● **Your assignment**
The lines to copy run from the one containing "request_url: https://www.google.com/recaptcha/api2/aframe" to the end of the records below; repeat them exactly and include nothing else.
Segment Open
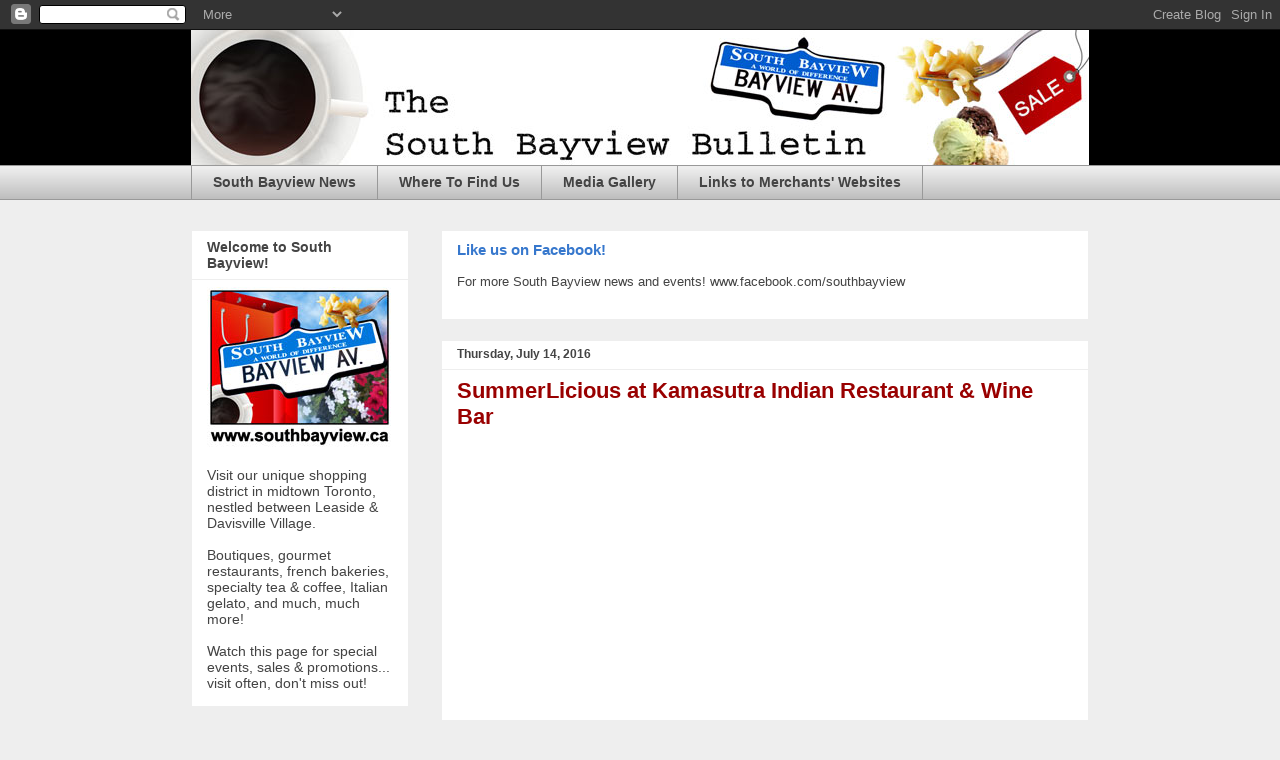

--- FILE ---
content_type: text/html; charset=utf-8
request_url: https://www.google.com/recaptcha/api2/aframe
body_size: 264
content:
<!DOCTYPE HTML><html><head><meta http-equiv="content-type" content="text/html; charset=UTF-8"></head><body><script nonce="6lJmaq2lCu60f5N81u-PnQ">/** Anti-fraud and anti-abuse applications only. See google.com/recaptcha */ try{var clients={'sodar':'https://pagead2.googlesyndication.com/pagead/sodar?'};window.addEventListener("message",function(a){try{if(a.source===window.parent){var b=JSON.parse(a.data);var c=clients[b['id']];if(c){var d=document.createElement('img');d.src=c+b['params']+'&rc='+(localStorage.getItem("rc::a")?sessionStorage.getItem("rc::b"):"");window.document.body.appendChild(d);sessionStorage.setItem("rc::e",parseInt(sessionStorage.getItem("rc::e")||0)+1);localStorage.setItem("rc::h",'1769699797611');}}}catch(b){}});window.parent.postMessage("_grecaptcha_ready", "*");}catch(b){}</script></body></html>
Segment Closed
● **Solution**
request_url: https://www.google.com/recaptcha/api2/aframe
body_size: 264
content:
<!DOCTYPE HTML><html><head><meta http-equiv="content-type" content="text/html; charset=UTF-8"></head><body><script nonce="6lJmaq2lCu60f5N81u-PnQ">/** Anti-fraud and anti-abuse applications only. See google.com/recaptcha */ try{var clients={'sodar':'https://pagead2.googlesyndication.com/pagead/sodar?'};window.addEventListener("message",function(a){try{if(a.source===window.parent){var b=JSON.parse(a.data);var c=clients[b['id']];if(c){var d=document.createElement('img');d.src=c+b['params']+'&rc='+(localStorage.getItem("rc::a")?sessionStorage.getItem("rc::b"):"");window.document.body.appendChild(d);sessionStorage.setItem("rc::e",parseInt(sessionStorage.getItem("rc::e")||0)+1);localStorage.setItem("rc::h",'1769699797611');}}}catch(b){}});window.parent.postMessage("_grecaptcha_ready", "*");}catch(b){}</script></body></html>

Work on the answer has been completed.